Bapak Saka menjalani rapid test sewaktu ada kegiatan di Bandung dengan salah satu direktorat Kemdikbud. Semua peserta wajib diperiksa. Bapak Saka dan seorang temannya reaktif, lalu disuruh pulang dan menjalani swab test. Hasil swab pertama dan kedua negatif.
Selang berapa lama Karen flu, lalu ke dokter. Tetapi tidak sembuh meski sudah minum obat. Menyusul Mama Saka, flu, juga tidak sembuh-sembuh. Keluhannya sakit kepala dan sakit tenggorokan. Maunya minum terus. Begitu mendengar ada rapid test di tempat kerja (Politeknik Bandung/Polban), Mama Saka memeriksakan diri. Hasilnya, reaktif. Lanjut dengan swab test, hasilnya positif Covid-19. Dengan begitu, mengikuti protokol kesehatan, semua anggota keluarga wajib swab test. Karen ternyata juga positif. Tetapi.Saka dan Bapak Saka negatif. Diduga, Karen terkena lebih dulu, tetapi dikira flu biasa.
Heran karena protokol kesehatan selalu diupayakan. Terpapar di mana atau dari siapa, sulit ditelusuri. Yang terpenting adalah mencari solusi. Keluarga memotivasi, saling berkomunikasi dan berkontribusi. Syukurlah, masa-masa sulit itu sudah terlewati.

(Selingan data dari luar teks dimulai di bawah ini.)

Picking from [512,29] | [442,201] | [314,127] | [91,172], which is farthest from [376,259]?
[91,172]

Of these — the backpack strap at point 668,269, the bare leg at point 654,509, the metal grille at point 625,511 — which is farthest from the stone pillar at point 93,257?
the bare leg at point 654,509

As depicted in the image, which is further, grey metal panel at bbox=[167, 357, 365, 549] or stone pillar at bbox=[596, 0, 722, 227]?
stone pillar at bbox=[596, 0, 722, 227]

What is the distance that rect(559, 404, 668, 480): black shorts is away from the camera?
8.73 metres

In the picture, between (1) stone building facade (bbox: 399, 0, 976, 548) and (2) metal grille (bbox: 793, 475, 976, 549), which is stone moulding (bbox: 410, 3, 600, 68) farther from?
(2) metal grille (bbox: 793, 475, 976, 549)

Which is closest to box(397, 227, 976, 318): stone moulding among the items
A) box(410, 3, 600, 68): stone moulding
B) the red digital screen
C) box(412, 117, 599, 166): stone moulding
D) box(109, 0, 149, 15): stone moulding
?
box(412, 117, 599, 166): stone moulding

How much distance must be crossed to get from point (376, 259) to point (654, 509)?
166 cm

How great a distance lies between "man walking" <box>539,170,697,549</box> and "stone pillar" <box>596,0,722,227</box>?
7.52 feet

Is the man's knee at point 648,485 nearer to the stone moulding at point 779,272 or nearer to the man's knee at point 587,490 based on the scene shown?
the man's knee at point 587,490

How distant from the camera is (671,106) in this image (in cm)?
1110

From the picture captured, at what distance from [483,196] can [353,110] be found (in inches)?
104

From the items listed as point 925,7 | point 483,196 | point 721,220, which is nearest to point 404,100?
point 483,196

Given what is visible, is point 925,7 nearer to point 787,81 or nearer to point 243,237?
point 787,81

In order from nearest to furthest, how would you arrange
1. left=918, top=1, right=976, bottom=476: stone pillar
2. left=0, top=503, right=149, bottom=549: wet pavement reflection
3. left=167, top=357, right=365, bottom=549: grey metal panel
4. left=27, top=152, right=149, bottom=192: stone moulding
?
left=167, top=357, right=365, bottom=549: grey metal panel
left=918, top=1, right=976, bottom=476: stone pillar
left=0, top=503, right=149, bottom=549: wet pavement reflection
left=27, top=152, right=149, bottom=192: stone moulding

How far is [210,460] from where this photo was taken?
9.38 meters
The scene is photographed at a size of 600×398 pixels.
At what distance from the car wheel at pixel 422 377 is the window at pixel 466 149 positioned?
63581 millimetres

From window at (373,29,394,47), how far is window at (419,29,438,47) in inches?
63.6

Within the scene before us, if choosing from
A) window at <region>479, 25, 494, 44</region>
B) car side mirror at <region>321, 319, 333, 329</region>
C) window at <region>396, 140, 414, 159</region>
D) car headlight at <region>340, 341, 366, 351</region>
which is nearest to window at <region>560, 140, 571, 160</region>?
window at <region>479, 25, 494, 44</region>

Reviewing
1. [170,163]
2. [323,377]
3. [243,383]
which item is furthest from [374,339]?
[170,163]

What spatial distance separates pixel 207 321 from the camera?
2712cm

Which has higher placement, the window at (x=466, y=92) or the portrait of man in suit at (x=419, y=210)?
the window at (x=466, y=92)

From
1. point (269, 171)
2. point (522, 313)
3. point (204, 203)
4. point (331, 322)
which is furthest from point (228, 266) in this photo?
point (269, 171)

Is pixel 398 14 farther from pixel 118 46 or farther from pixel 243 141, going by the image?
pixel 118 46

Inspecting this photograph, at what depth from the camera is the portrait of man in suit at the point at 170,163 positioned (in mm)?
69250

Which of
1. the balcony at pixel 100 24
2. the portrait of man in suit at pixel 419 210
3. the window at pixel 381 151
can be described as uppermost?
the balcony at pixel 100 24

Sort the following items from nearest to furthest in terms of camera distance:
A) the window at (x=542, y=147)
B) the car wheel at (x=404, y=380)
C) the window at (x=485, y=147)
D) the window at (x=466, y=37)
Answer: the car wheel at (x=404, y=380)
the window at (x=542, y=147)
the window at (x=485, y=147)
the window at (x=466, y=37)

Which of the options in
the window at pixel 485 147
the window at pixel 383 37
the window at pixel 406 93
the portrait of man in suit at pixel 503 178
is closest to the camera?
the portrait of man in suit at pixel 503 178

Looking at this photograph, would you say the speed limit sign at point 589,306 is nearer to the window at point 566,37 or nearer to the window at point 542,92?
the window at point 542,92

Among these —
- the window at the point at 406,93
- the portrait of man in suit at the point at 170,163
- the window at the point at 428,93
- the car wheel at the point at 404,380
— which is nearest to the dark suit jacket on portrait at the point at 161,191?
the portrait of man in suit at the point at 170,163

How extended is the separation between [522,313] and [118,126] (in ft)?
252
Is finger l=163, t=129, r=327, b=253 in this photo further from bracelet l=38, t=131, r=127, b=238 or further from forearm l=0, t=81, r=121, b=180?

“Memang sudah jalan Tuhan, ada rapid test di Polban. Kalau nggak, mungkin terlambat.” kata Bapak Saka.
Beda dengan Bapak Rio (baca: ayah dari Rio), menantu Ompung Saka dari anak ketujuh. Bapak Rio awal Agustus lalu kembali ke Bogor dari luar kota. Sebelum terbang pulang, Bapak Rio menjalani rapid test dan hasilnya non-reaktif. Beberapa hari kemudian muncul kejadian, Bapak Rio dilarikan ke UGD sebuah RS di Cibinong karena gula darahnya dropped. Seperti biasa, rapid test dilakukan. Hasilnya non-reaktif. Namun pihak RS menyarankan Bapak Rio menjalani isolasi, karena ada sedikit flek pada hasil Rontgen paru dan mengingat Bapak Rio sudah lanjut usia. Keluarga Rio mengikuti saran dari pihak RS, meskipun heran juga karena tidak ada edukasi kepada keluarga harus bagaimana selain bahwa Bapak Rio diisolasi. Hasil swab test pertama dan kedua ternyata negatif. Hari kelima, Bapak Rio boleh pulang.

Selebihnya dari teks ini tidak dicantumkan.